Problems and tasks:
1) The dendrimer abstract names several valuable biological properties of dendrimers. List all of them.
2) Does each statement agree with the dendrimer abstract? Answer yes or no for each, and quote the deciding words.
(a) Dendrimers typically yield polydisperse products with a range of molecular weights.
(b) The review covers synthetic methods at both the laboratory and industrial scales.
(c) The convergent and divergent methods are the only synthesis strategies the review explores.
3) Rewrite the paragraph of the dendrimer abstract that begins "Dendrimers are nanoscale, radially symmetrical macromolecules" as a short list that keeps its main facts.

Excerpt:
"Dendrimers: A Comprehensive Review of Synthesis, Properties, and Applications”

Abstract

Dendrimers are nanoscale, radially symmetrical macromolecules characterized by a highly defined, uniform, and monodisperse architecture. Structurally, they consist of a central symmetric core, surrounded by successive inner and outer layers, forming a branched, tree-like framework. In contrast to the three conventional classes of macromolecular architectures—which typically yield polydisperse products with a range of molecular weights—dendrimers offer precise molecular control. A wide array of dendrimer types has been developed, each exhibiting valuable biological properties, including polyvalency, self-assembly, electrostatic interactions, chemical stability, low cytotoxicity, and excellent solubility. These attributes collectively position dendrimers as promising candidates for numerous biomedical applications, which are thoroughly discussed in this review. The field of dendrimer chemistry represents a rapidly evolving frontier in modern chemical research. Dendrimers are distinguished by their three-dimensional, highly branched structures, multifunctionality, and unique chemical and physical behavior. These characteristics make them especially suitable for a range of advanced applications in nanotechnology, pharmaceuticals, and medicinal chemistry. Increasing interest from both academic and industrial sectors has fueled significant research into dendrimers and related hyperbranched polymers, largely due to their structural precision and functional versatility. This review article aims to provide a comprehensive overview of dendrimer structures and the synthetic methodologies employed to construct them at both the laboratory and industrial scales. The synthesis strategies explored include the convergent and divergent methods, alongside more recent accelerated techniques designed to enhance efficiency and scalability.

Dataset entries:

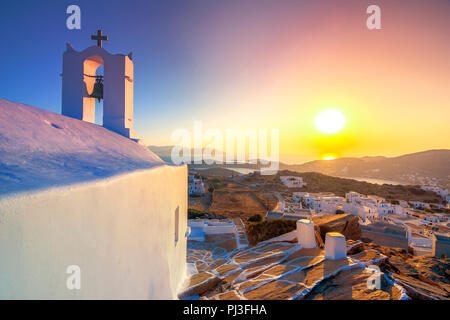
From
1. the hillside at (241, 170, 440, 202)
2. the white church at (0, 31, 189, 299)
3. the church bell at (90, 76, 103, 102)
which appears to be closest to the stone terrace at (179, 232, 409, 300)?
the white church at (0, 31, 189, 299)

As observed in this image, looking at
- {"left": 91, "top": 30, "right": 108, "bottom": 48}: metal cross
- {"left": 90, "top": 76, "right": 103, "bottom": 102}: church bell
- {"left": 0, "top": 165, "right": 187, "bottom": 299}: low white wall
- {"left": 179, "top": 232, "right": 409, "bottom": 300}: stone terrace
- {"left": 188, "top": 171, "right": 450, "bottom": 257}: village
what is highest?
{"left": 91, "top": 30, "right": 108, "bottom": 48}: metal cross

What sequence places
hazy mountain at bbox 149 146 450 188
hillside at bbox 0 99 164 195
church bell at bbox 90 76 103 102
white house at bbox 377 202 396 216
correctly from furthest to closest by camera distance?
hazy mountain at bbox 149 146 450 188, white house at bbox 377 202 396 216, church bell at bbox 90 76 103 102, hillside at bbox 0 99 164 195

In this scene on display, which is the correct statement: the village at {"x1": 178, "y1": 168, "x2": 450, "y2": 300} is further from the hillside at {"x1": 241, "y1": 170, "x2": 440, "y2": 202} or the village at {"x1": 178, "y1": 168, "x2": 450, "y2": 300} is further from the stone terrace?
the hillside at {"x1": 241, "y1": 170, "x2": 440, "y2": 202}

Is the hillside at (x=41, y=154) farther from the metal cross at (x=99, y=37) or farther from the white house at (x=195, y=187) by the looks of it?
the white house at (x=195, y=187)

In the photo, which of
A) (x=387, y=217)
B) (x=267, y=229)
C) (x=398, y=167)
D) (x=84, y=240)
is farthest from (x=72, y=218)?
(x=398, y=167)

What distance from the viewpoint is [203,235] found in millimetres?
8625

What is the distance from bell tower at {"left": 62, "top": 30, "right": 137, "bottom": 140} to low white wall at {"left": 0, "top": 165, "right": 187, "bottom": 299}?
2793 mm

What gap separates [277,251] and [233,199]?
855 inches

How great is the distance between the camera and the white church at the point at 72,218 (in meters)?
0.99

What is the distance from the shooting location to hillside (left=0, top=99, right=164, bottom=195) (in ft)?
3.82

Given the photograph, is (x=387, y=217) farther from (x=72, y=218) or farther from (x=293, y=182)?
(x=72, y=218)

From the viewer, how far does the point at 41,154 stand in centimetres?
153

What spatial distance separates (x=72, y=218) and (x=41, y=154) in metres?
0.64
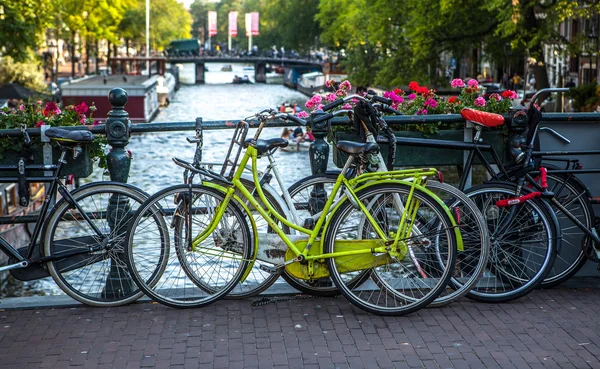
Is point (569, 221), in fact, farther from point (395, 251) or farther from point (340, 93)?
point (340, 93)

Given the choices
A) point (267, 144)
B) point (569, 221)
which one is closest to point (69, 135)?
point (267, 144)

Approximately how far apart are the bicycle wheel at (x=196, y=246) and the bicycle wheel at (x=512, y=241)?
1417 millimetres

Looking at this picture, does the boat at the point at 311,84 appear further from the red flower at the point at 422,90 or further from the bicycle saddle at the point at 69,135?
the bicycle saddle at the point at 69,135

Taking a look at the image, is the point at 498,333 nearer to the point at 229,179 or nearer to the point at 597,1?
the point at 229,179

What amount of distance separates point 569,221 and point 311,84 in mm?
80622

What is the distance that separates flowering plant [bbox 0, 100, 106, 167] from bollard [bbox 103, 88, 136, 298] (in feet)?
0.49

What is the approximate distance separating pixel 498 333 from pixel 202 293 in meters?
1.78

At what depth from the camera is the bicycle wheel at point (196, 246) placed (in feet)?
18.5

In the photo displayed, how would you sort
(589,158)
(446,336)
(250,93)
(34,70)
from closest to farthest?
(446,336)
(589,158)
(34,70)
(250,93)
* * *
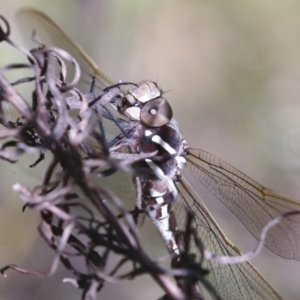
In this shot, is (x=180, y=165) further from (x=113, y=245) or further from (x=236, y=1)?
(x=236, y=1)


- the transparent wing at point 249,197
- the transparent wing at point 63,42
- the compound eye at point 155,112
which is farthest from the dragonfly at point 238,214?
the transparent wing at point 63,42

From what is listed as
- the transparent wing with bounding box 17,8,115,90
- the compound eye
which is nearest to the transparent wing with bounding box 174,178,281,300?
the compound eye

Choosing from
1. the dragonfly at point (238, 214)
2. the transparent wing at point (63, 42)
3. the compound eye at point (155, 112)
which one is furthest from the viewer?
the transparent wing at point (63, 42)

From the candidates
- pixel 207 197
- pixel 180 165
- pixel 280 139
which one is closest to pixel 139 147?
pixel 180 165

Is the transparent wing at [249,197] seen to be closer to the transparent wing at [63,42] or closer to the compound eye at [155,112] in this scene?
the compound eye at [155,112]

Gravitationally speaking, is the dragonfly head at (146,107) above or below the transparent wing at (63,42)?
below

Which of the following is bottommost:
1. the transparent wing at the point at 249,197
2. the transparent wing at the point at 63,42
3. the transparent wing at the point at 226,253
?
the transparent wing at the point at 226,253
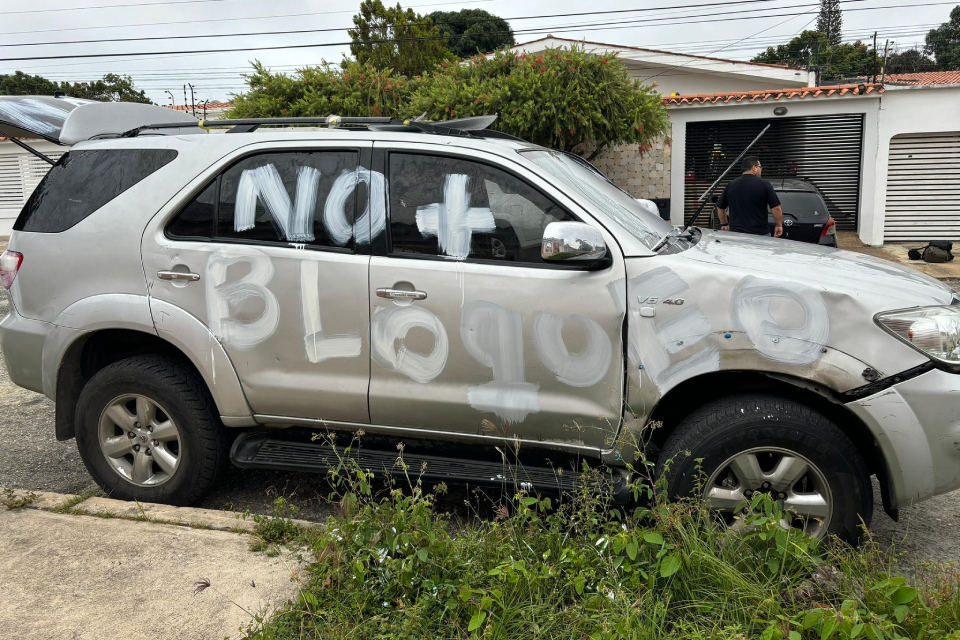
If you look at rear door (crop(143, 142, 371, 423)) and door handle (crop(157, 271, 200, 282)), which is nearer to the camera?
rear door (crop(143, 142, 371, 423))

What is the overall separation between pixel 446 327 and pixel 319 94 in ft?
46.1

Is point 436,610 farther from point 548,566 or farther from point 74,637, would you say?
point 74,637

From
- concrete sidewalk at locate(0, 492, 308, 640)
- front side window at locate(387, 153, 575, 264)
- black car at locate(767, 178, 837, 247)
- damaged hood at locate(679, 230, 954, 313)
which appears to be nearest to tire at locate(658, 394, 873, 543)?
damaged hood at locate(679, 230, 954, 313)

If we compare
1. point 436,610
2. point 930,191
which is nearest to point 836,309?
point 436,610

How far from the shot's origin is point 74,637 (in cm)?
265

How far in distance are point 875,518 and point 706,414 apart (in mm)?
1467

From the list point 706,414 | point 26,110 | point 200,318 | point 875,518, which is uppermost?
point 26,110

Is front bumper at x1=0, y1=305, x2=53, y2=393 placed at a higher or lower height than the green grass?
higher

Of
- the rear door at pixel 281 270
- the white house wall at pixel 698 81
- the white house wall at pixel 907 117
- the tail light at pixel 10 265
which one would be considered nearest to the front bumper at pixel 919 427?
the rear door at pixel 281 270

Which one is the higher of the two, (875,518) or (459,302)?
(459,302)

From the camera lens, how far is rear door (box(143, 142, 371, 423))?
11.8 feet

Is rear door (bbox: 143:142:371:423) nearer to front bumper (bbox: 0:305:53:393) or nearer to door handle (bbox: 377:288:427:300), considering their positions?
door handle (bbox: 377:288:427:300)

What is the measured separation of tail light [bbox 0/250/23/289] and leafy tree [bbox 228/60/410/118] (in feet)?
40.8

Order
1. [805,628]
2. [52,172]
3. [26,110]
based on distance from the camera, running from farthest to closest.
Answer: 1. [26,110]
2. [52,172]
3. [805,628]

Expected responses:
1) Polyvalency, self-assembly, electrostatic interactions, chemical stability, low cytotoxicity, and excellent solubility.

2)
(a) No: "In contrast to the three conventional classes of macromolecular architectures—which typically yield polydisperse products with a range of molecular weights—dendrimers offer precise molecular control."
(b) Yes: "the synthetic methodologies employed to construct them at both the laboratory and industrial scales."
(c) No: "The synthesis strategies explored include the convergent and divergent methods, alongside more recent accelerated techniques designed to enhance efficiency and scalability."

3)
- Dendrimers are nanoscale, radially symmetrical macromolecules with a defined, uniform, monodisperse architecture.
- Structure: a central symmetric core surrounded by successive inner and outer layers, forming a branched, tree-like framework.
- Unlike the three conventional classes of macromolecular architectures, which typically yield polydisperse products, dendrimers offer precise molecular control.
- Biological properties: polyvalency, self-assembly, electrostatic interactions, chemical stability, low cytotoxicity, and excellent solubility.
- These traits make dendrimers promising for biomedical applications and suited to nanotechnology, pharmaceuticals, and medicinal chemistry.
- Academic and industrial interest in dendrimers and hyperbranched polymers is growing because of their structural precision and functional versatility.
- The review covers dendrimer structures and synthesis at laboratory and industrial scales: convergent and divergent methods, plus newer accelerated techniques for efficiency and scalability.